The head is square in shape, and there is a soft sack under the chin. It has large, flexible eyelids made of fine speckled scales.

The dorsal area is coloured from light green to dark green, and the lizard can change to brown or black if feeling threatened. A rusty-coloured stain appears under the throat. More spots, often blurring to form a stripe, appear on the shoulder and the front lateral side. Towards the back of the lizard, the colour becomes duller.

The underside of the lizard is yellowish to white under the chin, neck, stomach and the back of the legs. The bottom of the hands and feet are a yellowish brown. The tail is coloured green at its base, with bluish stains. Towards the end of the tail, the colour becomes a dull brown with whitish spots on the tip.

The scales of Bronchocela jubata are hard, course and strong. The tail has an angular feel.

===Taxonomic diagnosis===
Head-scales above rather large, keeled, almost equal; two or three compressed scales behind the supraciliary edge; tympanum large, half or more than half the diameter of the orbit. Nine or ten upper and eight or nine lower labials; a row of slightly enlarged scales on each side of the chin parallel to the labials. A gular sac, with large keeled scales; no fold in front of the shoulder. Nuchal crest large, its spines falciform and directed backwards, the longest about as long as the diameter of the orbit; some rows of smaller spines at the base. Body strongly compressed, covered with large, keeled scales, 43-53 round the middle of the body; the scales of the first row next to the dorsal crest pointing upwards, those of the second row pointing straight backwards, the others downwards; dorsal crest less developed than nuchal, diminishing backwards. Ventral scales largest of all, strongly keeled. Tail very long, round, slightly compressed at the base and with a slight ridge there. Limbs long, the hind limb nearly reaches the nostril; digits long, third and fourth fingers equal, fifth toe much shorter than third.

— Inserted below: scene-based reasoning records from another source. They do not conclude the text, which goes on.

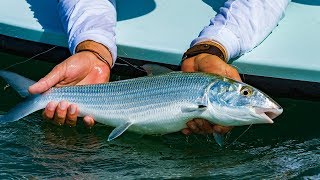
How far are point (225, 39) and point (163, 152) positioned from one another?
27.8 inches

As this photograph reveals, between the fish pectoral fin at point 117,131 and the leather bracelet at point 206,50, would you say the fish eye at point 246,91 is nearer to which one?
the leather bracelet at point 206,50

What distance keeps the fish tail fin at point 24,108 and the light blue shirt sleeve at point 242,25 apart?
918 millimetres

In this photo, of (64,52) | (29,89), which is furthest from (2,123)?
(64,52)

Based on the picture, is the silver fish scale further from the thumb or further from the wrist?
the wrist

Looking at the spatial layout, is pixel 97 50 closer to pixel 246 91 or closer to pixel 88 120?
pixel 88 120

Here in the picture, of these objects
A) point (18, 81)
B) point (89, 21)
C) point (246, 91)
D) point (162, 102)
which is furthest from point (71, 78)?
point (246, 91)

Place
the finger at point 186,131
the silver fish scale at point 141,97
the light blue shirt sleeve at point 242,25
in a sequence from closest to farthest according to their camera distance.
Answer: the silver fish scale at point 141,97 → the finger at point 186,131 → the light blue shirt sleeve at point 242,25

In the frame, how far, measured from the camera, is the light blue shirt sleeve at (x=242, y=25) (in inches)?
171

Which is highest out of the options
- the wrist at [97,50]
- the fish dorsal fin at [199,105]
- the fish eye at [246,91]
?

Green above, with yellow or red spots or bands. Length of head and body 130 mm.; tail 440 mm.

==Habits==
Bronchocela jubata is generally to be found in low bushes or hidden in dense trees. It can frequently be seen having fallen from the bushes or trees while chasing its prey, although it will quickly run back into the security of the nearest bush or tree. The lizard preys on butterflies, moths, dragonflies, flies and other small insects. To catch its prey, Bronchocela jubata will generally wait in silence at the top of a tree, or it will rock slowly back and forth as if swaying in the breeze. It can also frequently be found utilising domestic electricity cables to cross from one place to another.

==Reproduction==
Bronchocela jubata lays its eggs in loose earth, sand or humus. Like most members of the Agamidae, the mother lizard excavates the earth to form a hollow for the eggs with her snout. The eggs are white, waxy, and leathery in texture.

A study carried out in the Situgede jungle, near Bogor, noted that the eggs of Bronchocela jubata were buried in sandy soil beneath a layer of humus, directly beneath bushes in a fairly open part of the forest. The two eggs were elongated, approximately 7 x 40mm in length, placed side by side, and covered by a thin layer of soil. In Walat Mountain, Sukabumi, there were eggs covered by a thin layer of humus in the middle of a jungle path.